# Provided text:
----

What the SPD (Surge Protection Device) Symbol Represents

The symbol denotes a Surge Protective Device to BS EN 61643-11 — a component that diverts transient overvoltages (from a lightning strike or supply switching) to earth before they reach equipment. Where it appears on a UK drawing it almost always sits at the origin of the installation, alongside the main switch and distribution.

BS 7671 Reg 443.4.1 — when is SPD protection mandatory? Protection against transient overvoltages shall be provided where the consequence caused by the overvoltage could result in:

Reg 443.4.1(a)

Serious injury to, or loss of, human life

Reg 443.4.1(c)

Significant financial or data loss

Limb (b) was deleted by the BS 7671:2018+A2:2022 Corrigendum (May 2023).

For all other cases, protection against transient overvoltages shall be provided unless the owner of the installation declares it is not required due to any loss or damage being tolerable and they accept the risk of damage to equipment and any consequential loss. Record the decision on the certificate.

Section 534 (selection and erection of SPDs) was substantially revised in the BS 7671:2018+A4:2026 amendment, including the voltage protection level (Up) selection criteria covered further down this page.

03 · Symbol Reference

SPD Types 1, 2 and 3 — at a Glance

Three SPD types are positioned by the Lightning Protection Zone (LPZ) concept (Figure 534.1). Each protects a different boundary, so a fully protected installation often uses more than one, coordinated together.

Type 1

LPZ 0/1 boundary

Handles partial direct lightning current (10/350 µs waveform). Required at the origin where the structure has an external lightning protection system or otherwise needs protection against direct lightning. Bigger connecting conductors than a Type 2.

----

# Data listing:
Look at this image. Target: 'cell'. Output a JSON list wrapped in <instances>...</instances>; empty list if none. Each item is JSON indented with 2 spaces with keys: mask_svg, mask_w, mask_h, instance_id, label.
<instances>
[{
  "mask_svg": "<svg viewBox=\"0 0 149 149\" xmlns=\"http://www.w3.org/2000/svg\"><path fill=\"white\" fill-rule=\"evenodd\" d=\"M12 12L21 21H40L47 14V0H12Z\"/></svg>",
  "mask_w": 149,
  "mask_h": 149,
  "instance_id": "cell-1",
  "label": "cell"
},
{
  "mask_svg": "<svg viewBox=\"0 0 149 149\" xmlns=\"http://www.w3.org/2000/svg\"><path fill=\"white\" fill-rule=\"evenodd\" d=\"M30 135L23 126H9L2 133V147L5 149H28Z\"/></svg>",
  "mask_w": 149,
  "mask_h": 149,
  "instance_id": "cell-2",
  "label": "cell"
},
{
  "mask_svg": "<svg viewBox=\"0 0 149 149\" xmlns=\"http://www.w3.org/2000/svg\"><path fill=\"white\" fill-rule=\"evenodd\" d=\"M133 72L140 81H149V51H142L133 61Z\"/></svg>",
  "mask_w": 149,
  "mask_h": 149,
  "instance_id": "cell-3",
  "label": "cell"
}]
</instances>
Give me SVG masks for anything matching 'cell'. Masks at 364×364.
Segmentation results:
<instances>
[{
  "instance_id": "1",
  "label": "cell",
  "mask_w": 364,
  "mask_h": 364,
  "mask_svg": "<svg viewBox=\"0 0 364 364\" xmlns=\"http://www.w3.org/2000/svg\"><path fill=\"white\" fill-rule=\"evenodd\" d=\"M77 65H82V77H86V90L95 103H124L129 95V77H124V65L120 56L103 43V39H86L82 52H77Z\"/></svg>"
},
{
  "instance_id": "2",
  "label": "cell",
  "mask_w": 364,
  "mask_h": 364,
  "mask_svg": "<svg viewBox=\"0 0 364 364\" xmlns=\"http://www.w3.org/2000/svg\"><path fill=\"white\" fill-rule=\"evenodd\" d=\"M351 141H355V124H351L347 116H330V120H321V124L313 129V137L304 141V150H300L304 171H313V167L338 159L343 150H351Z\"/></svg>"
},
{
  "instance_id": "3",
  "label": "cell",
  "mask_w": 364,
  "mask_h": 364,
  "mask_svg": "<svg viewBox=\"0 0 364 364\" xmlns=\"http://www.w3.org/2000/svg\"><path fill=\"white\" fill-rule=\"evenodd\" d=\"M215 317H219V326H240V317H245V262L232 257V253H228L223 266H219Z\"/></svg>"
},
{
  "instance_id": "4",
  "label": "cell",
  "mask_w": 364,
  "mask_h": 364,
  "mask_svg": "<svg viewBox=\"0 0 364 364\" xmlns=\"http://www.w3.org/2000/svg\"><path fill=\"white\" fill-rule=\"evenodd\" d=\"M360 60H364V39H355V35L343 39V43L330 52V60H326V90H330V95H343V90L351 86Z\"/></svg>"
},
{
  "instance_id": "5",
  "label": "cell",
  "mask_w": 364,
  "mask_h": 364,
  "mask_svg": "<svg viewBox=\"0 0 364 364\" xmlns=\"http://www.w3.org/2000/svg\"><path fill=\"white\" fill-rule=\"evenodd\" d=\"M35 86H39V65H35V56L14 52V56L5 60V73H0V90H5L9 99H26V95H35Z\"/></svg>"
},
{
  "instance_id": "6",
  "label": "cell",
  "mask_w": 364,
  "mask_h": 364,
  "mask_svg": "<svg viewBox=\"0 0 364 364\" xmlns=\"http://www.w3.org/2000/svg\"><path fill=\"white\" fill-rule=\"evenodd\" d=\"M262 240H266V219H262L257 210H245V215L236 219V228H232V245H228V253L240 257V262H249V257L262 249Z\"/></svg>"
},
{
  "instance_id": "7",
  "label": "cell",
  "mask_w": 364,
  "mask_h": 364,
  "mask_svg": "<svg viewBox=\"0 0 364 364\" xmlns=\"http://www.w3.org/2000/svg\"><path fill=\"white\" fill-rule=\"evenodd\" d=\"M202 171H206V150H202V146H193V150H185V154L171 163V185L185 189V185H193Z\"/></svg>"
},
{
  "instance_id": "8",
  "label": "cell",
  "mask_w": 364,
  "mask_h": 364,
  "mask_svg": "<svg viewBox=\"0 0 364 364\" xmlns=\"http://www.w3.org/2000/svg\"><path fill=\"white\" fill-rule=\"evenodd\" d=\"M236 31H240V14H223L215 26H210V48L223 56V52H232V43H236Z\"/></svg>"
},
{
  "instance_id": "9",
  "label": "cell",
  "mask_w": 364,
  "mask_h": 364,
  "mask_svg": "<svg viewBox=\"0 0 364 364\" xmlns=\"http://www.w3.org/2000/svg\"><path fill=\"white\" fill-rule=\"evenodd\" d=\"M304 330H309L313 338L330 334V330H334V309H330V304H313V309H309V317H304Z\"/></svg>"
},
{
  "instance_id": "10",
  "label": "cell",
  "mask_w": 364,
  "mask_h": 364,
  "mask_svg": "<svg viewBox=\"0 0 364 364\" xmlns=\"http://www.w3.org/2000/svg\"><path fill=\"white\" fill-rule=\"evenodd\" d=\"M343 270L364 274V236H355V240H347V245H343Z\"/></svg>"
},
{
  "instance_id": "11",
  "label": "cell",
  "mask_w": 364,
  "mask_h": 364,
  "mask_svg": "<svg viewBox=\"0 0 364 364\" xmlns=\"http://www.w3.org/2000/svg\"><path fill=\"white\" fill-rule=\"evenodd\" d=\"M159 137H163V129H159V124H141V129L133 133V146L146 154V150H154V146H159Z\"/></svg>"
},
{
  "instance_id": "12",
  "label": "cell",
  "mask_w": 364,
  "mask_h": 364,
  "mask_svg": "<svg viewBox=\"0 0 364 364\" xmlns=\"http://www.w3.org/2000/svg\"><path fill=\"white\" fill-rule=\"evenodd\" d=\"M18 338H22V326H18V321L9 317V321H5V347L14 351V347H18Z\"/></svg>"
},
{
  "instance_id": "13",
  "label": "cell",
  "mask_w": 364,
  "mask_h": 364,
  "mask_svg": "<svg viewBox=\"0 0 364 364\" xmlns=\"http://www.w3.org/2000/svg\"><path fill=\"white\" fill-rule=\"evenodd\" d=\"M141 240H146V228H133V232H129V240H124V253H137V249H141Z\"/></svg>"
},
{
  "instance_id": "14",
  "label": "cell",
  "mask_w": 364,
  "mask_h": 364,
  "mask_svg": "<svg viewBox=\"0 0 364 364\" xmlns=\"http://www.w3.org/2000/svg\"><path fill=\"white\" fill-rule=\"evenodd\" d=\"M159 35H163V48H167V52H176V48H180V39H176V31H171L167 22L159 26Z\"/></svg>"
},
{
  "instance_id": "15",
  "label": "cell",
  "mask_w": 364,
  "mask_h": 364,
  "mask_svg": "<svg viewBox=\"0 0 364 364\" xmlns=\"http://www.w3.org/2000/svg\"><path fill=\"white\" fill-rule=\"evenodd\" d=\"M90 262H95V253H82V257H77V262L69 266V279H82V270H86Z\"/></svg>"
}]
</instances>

----

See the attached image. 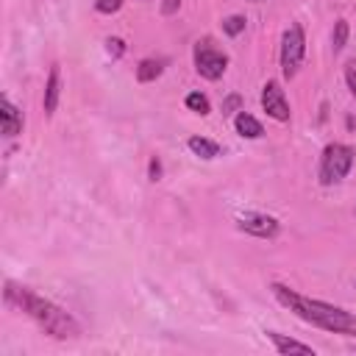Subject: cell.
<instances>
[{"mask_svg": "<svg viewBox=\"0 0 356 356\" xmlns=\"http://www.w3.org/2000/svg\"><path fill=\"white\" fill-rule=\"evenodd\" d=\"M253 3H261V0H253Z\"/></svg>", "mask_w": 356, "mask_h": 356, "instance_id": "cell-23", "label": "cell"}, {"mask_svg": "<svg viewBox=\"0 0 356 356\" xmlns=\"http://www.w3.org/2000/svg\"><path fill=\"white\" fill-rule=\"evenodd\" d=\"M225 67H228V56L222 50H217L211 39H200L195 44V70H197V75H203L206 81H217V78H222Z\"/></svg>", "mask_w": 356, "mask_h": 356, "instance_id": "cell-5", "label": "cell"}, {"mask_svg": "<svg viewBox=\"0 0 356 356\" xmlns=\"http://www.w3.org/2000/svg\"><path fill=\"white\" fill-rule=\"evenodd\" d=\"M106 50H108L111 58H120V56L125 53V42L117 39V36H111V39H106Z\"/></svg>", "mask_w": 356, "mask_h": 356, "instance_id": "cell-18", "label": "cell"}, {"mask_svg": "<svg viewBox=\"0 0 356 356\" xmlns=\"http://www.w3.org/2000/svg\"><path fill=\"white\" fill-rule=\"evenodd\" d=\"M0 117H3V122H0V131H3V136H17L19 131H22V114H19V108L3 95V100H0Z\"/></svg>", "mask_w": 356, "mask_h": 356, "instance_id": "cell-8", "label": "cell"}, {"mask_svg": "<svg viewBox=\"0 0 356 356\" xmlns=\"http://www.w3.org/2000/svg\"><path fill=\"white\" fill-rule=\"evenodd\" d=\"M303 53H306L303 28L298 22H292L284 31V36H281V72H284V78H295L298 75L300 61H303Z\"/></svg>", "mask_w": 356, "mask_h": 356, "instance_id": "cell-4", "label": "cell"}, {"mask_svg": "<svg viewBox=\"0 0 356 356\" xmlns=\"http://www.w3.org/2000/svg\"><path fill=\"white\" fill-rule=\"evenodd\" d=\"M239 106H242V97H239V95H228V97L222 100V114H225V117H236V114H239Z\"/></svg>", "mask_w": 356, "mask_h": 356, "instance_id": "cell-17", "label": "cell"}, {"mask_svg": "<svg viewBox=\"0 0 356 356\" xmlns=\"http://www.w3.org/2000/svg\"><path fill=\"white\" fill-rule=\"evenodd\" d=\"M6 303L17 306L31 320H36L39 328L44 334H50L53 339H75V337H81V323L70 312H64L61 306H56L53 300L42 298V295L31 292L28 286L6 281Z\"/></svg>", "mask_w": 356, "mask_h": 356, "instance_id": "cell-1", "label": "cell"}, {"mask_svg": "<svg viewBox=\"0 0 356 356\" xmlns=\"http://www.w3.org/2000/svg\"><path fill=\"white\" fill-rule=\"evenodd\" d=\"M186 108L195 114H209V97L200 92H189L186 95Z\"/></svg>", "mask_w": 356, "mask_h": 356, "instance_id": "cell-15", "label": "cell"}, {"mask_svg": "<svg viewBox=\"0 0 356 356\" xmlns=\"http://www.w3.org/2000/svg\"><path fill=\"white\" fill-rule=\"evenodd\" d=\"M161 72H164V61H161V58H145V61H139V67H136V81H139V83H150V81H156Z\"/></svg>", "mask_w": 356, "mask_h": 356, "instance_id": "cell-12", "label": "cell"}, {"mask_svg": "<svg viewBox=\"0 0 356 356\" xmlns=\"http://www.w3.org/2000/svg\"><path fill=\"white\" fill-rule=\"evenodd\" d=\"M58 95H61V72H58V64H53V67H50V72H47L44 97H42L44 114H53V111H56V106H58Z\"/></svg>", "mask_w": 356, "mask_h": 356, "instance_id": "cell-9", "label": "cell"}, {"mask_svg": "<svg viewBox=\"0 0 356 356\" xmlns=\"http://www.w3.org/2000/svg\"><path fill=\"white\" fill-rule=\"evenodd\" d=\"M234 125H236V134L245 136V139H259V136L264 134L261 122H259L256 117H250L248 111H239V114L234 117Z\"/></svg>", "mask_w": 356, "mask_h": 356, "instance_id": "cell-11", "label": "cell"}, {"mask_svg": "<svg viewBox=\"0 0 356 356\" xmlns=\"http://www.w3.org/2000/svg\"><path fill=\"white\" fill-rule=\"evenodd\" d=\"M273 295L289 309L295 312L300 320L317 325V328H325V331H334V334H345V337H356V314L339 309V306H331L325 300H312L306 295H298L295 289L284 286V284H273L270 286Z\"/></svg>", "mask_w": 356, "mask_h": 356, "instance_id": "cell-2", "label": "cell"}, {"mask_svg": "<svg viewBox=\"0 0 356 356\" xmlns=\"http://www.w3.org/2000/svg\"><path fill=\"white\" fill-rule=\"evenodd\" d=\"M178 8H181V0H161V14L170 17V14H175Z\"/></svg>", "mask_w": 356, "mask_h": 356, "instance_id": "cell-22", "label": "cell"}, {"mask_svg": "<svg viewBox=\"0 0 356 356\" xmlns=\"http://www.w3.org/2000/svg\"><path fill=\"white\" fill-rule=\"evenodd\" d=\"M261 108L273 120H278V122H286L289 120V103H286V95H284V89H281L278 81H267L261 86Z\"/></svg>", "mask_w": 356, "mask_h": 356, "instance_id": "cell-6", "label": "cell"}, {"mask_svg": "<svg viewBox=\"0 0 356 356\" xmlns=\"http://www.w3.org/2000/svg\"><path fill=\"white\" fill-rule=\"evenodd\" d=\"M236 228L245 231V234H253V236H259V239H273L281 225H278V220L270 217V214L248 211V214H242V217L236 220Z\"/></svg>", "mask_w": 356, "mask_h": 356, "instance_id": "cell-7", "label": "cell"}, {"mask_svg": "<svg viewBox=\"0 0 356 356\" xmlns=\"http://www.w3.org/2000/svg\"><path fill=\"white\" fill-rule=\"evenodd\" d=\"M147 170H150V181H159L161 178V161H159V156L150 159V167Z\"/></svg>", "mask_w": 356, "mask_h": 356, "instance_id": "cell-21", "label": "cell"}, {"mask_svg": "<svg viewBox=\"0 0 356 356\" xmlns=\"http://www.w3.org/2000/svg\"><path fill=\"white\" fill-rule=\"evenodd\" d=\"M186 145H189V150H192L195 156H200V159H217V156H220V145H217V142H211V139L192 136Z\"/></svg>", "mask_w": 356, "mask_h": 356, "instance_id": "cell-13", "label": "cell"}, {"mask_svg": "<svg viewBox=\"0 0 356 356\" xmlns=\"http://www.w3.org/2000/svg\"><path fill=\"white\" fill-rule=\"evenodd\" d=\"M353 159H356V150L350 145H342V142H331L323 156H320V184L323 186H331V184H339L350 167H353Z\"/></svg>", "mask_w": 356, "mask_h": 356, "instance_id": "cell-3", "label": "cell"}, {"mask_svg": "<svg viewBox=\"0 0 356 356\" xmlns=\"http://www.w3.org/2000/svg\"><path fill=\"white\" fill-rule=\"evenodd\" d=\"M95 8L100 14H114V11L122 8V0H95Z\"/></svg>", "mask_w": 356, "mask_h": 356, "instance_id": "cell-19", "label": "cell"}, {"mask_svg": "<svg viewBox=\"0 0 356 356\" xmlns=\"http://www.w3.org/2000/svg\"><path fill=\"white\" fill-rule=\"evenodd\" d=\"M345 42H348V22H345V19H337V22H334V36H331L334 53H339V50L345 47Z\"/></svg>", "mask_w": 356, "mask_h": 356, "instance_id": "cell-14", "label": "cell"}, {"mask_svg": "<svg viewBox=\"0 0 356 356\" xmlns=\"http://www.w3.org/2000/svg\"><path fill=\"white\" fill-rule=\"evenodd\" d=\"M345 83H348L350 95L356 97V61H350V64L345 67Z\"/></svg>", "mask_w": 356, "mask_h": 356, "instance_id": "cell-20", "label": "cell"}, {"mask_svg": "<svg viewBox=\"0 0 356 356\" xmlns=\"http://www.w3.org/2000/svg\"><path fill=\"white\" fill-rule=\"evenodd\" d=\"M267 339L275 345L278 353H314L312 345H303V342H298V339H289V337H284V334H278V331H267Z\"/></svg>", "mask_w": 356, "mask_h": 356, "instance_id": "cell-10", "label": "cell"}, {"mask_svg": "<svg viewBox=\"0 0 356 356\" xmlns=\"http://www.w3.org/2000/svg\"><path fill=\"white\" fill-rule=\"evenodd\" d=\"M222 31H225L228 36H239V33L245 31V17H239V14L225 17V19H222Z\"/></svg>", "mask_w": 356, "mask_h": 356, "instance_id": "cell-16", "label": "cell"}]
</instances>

----

# Required task A:
Name every SPD type that the surge protection text identifies.
# Required task B:
Answer these questions using the surge protection text, one answer per line with matching markers:
(i) To which standard does the symbol's Surge Protective Device conform?
(ii) Which limb of Reg 443.4.1 was deleted, and by what document?
(iii) What waveform of partial direct lightning current does a Type 1 SPD handle?
# Required task C:
Continue the surge protection text from its final sentence.
The listing comes from a source separate from the surge protection text.

# Exercise answer A:
Type 1, Type 2, Type 3

# Exercise answer B:
(i) BS EN 61643-11
(ii) Limb (b), by the BS 7671:2018+A2:2022 Corrigendum (May 2023)
(iii) The 10/350 µs waveform

# Exercise answer C:
Type 2

LPZ 1/2 boundary

Handles transient overvoltage (8/20 µs waveform) at the consumer unit or main distribution board origin. The most common device on a UK domestic or light-commercial drawing.

Type 3

point of use

Fine protection at, or close to, sensitive final equipment. Always installed downstream of, and coordinated with, a Type 1 and/or Type 2 device — never on its own.

Type 2 or Type 3 SPDs may also be placed in sub-distribution boards or close to the equipment to be protected to achieve the required voltage protection level, coordinated with the device(s) at the origin (Reg 534.4.1.5; Figure 534.2).

04 · Symbol Reference

When + Where the SPD (Surge Protection Device) Symbol Is Used

Once Section 443 has established that SPDs are required, Section 534 decides which type goes where. The trigger is whether the structure has external lightning protection:

Reg 534.4.1.4

No external lightning protection (or no need for direct-lightning protection): install Type 2 SPDs as close as possible to the origin of the installation — the consumer unit or main distribution board.

Reg 534.4.1.3

External lightning protection fitted (or direct-lightning protection required): install Type 1 SPDs as close as possible to the origin, at the LPZ 0/1 boundary on the incoming service.

SPDs with RCDs (Reg 534.4.7): where an SPD sits on the load side of an RCD, that RCD shall have an immunity to surge currents of at least 3 kA 8/20 — a Type S time-delayed RCD satisfies this. Installing a Type 1 SPD downstream of an RCD is not recommended.

For the full set of distribution symbols, see the Distribution Symbols reference page — covering every related symbol with the same level of installation context.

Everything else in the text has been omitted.